= PROBLEM DETAILS =
Whenever a line in this data holds the word "entry", report that line in full.

= Records from a dataset =
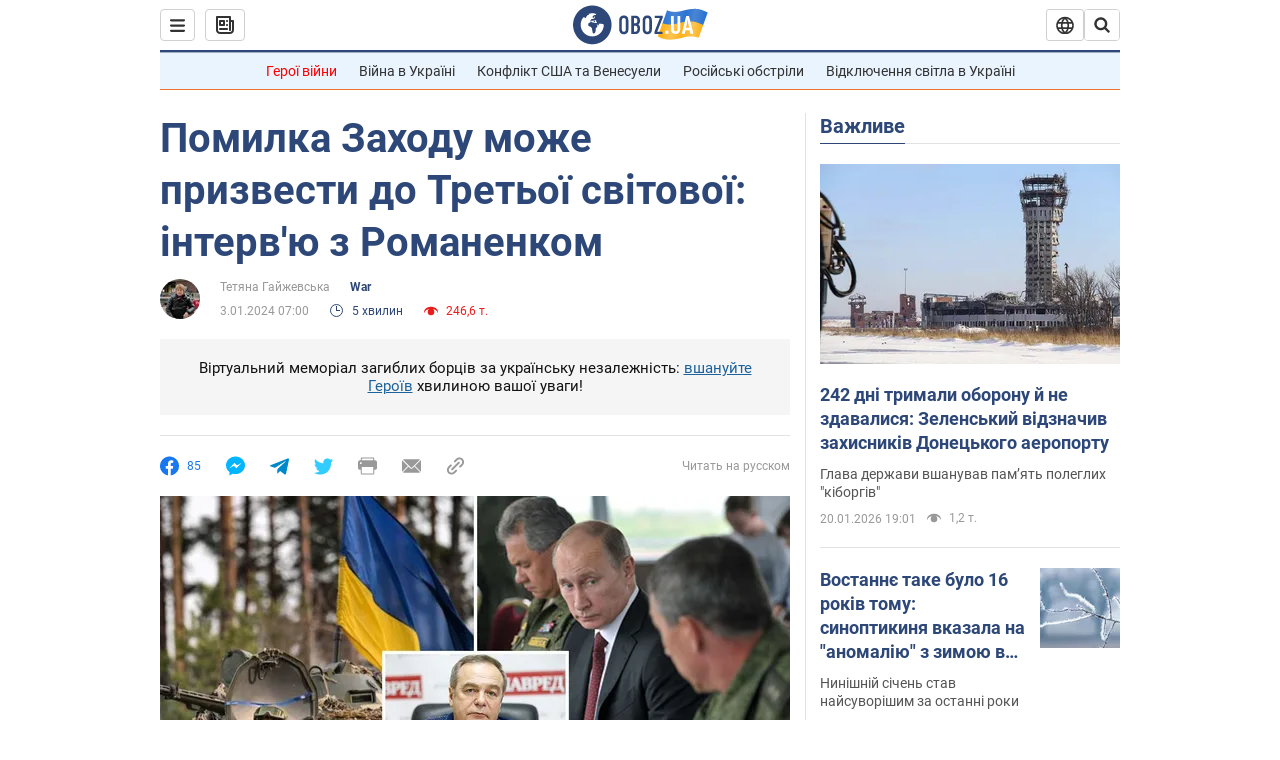

--- FILE ---
content_type: application/x-javascript; charset=utf-8
request_url: https://servicer.idealmedia.io/1418748/1?nocmp=1&sessionId=696fef31-1609f&sessionPage=1&sessionNumberWeek=1&sessionNumber=1&scale_metric_1=64.00&scale_metric_2=256.00&scale_metric_3=100.00&cbuster=1768943409361381966140&pvid=e5d0436d-be15-4993-891e-5215c9b7aad9&implVersion=11&lct=1763555100&mp4=1&ap=1&consentStrLen=0&wlid=dbb5736c-770a-4c4b-9109-73e5a6cc225f&uniqId=1059a&niet=4g&nisd=false&evt=%5B%7B%22event%22%3A1%2C%22methods%22%3A%5B1%2C2%5D%7D%2C%7B%22event%22%3A2%2C%22methods%22%3A%5B1%2C2%5D%7D%5D&pv=5&jsv=es6&dpr=1&hashCommit=cbd500eb&apt=2024-01-03T07%3A00%3A00&tfre=4073&w=0&h=1&tl=150&tlp=1&sz=0x1&szp=1&szl=1&cxurl=https%3A%2F%2Fwar.obozrevatel.com%2Fukr%2Fpomilka-zahodu-mozhe-prizvesti-do-tretoi-svitovoi-intervyu-z-romanenkom.htm&ref=&lu=https%3A%2F%2Fwar.obozrevatel.com%2Fukr%2Fpomilka-zahodu-mozhe-prizvesti-do-tretoi-svitovoi-intervyu-z-romanenkom.htm
body_size: 824
content:
var _mgq=_mgq||[];
_mgq.push(["IdealmediaLoadGoods1418748_1059a",[
["champion.com.ua","11962959","1","Мудрик отримав вердикт щодо свого майбутнього у Челсі","Лондонське Челсі може достроково припинити співпрацю із українським вінгером Михайлом Мудриком","0","","","","_jbFscNltfIzxxVFhN1-9M1f64_GNGlLdOt82LBQQY9KLdfngGlto9qxGjRgYmxhJP9NESf5a0MfIieRFDqB_Kldt0JdlZKDYLbkLtP-Q-Wuz6XTtDYViqsmr_IFtQAx",{"i":"https://s-img.idealmedia.io/n/11962959/45x45/423x0x1074x1074/aHR0cDovL2ltZ2hvc3RzLmNvbS90LzY4NzA0MS9jMTkwYjBjYTAwNjJmMWZkYTU4NmVkYTUwMzcxOWNkMC5qcGVn.webp?v=1768943409-x_v-QG11lUT3cWHm8vNNnwzLr4OZqo-bUmDXjk-fb1A","l":"https://clck.idealmedia.io/pnews/11962959/i/1298901/pp/1/1?h=_jbFscNltfIzxxVFhN1-9M1f64_GNGlLdOt82LBQQY9KLdfngGlto9qxGjRgYmxhJP9NESf5a0MfIieRFDqB_Kldt0JdlZKDYLbkLtP-Q-Wuz6XTtDYViqsmr_IFtQAx&utm_campaign=obozrevatel.com&utm_source=obozrevatel.com&utm_medium=referral&rid=66f561e0-f644-11f0-a0b6-d404e6f98490&tt=Direct&att=3&afrd=296&iv=11&ct=1&gdprApplies=0&muid=q0k9CnRjGqad&st=-300&mp4=1&h2=RGCnD2pppFaSHdacZpvmnoTb7XFiyzmF87A5iRFByjtRGCPw-Jj4BtYdULfjGweqJaGSQGEi6nxpFvL8b2o0UA**","adc":[],"sdl":0,"dl":"","category":"Спорт","dbbr":0,"bbrt":0,"type":"e","media-type":"static","clicktrackers":[],"cta":"Читати далі","cdt":"","tri":"66f57a19-f644-11f0-a0b6-d404e6f98490","crid":"11962959"}],],
{"awc":{},"dt":"desktop","ts":"","tt":"Direct","isBot":1,"h2":"RGCnD2pppFaSHdacZpvmnoTb7XFiyzmF87A5iRFByjtRGCPw-Jj4BtYdULfjGweqJaGSQGEi6nxpFvL8b2o0UA**","ats":0,"rid":"66f561e0-f644-11f0-a0b6-d404e6f98490","pvid":"e5d0436d-be15-4993-891e-5215c9b7aad9","iv":11,"brid":32,"muidn":"q0k9CnRjGqad","dnt":2,"cv":2,"afrd":296,"consent":true,"adv_src_id":39175}]);
_mgqp();
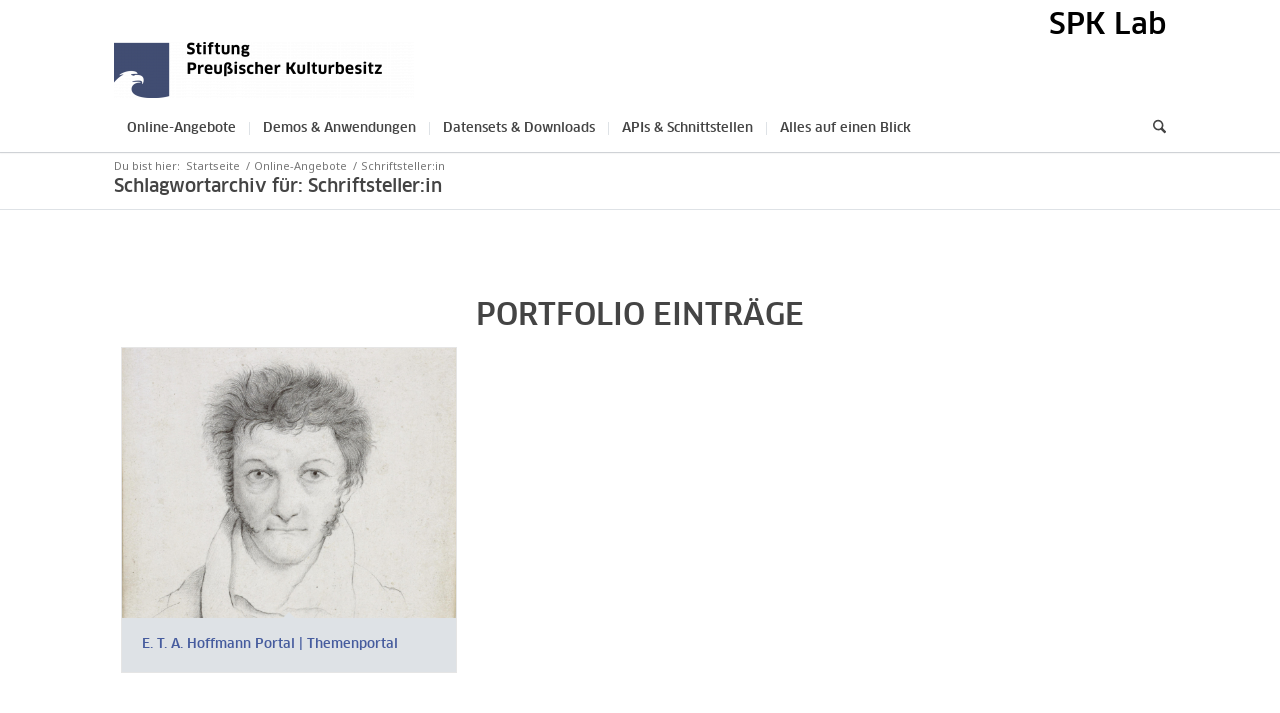

--- FILE ---
content_type: text/css
request_url: https://lab.spk-berlin.de/wp-content/themes/enfold-child/style.css
body_size: 1114
content:
/*
Theme Name:     enfold-child
Description:    Child Theme for Enfdold
Author:         IDM3Admin
Template:       enfold
*/

.avia-menu-text,
h1,
h2,
h3,
h4,
h5,
h6,
#top .title_container .main-title,
tr.pricing-row td,
#top .portfolio-title,
.callout .content-area,
.avia-big-box .avia-innerbox,
.av-special-font,
.av-current-sort-title {
  font-family: clanweb-medium, helvetica, arial, sans-serif;
  font-weight: initial !important;
}

.av_textblock_section {
  font-family: notosans, Helvetica, Arial, sans-serif !important;
  font-size: 14px;
}

/* Textschatten */
.av-masonry-entry-content.entry-content {
	font-size: 1.25rem !important;
    text-shadow: 2px 2px black !important;
}

/* Deaktivieren der Link-Funktion in Portfolio-Vorschau */
.portfolio-preview-title.entry-title  a {
     pointer-events: none; 
}

/* Zeilenabstand Schlagwörter = Standard */
.av-post-metadata-container-inner {
    line-height: initial !important;
}

ul#avia2-menu li#menu-item-1025 a {
    font-size: 1.8rem;
    font-family: clanweb-medium;
    letter-spacing: 0;
    font-weight: initial !important;
    line-height: 2rem;
    color: #000;
}

/** position 'logo' SPK Lab **/
#header #header_meta {
    min-height: 0;
    border-bottom-width: 0;
    margin-bottom: 0;
}

#header_meta .container {
    position: absolute;
    top: 10px !important;
    left: 0;
    right: 0;
}

div .logo {
  margin-top: 10px!important;
}

/** non-sticky header fix for mobile **/
@media only screen and (max-width: 767px) {
	.html_header_top.html_header_sticky #top #wrap_all #main {
		padding-top: 0 !important;
	}
}

#header_meta {
    min-height: 0;
	margin-bottom: 0;
}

= EXERCISE ANSWER =
.av-masonry-entry-content.entry-content {
.portfolio-preview-title.entry-title  a {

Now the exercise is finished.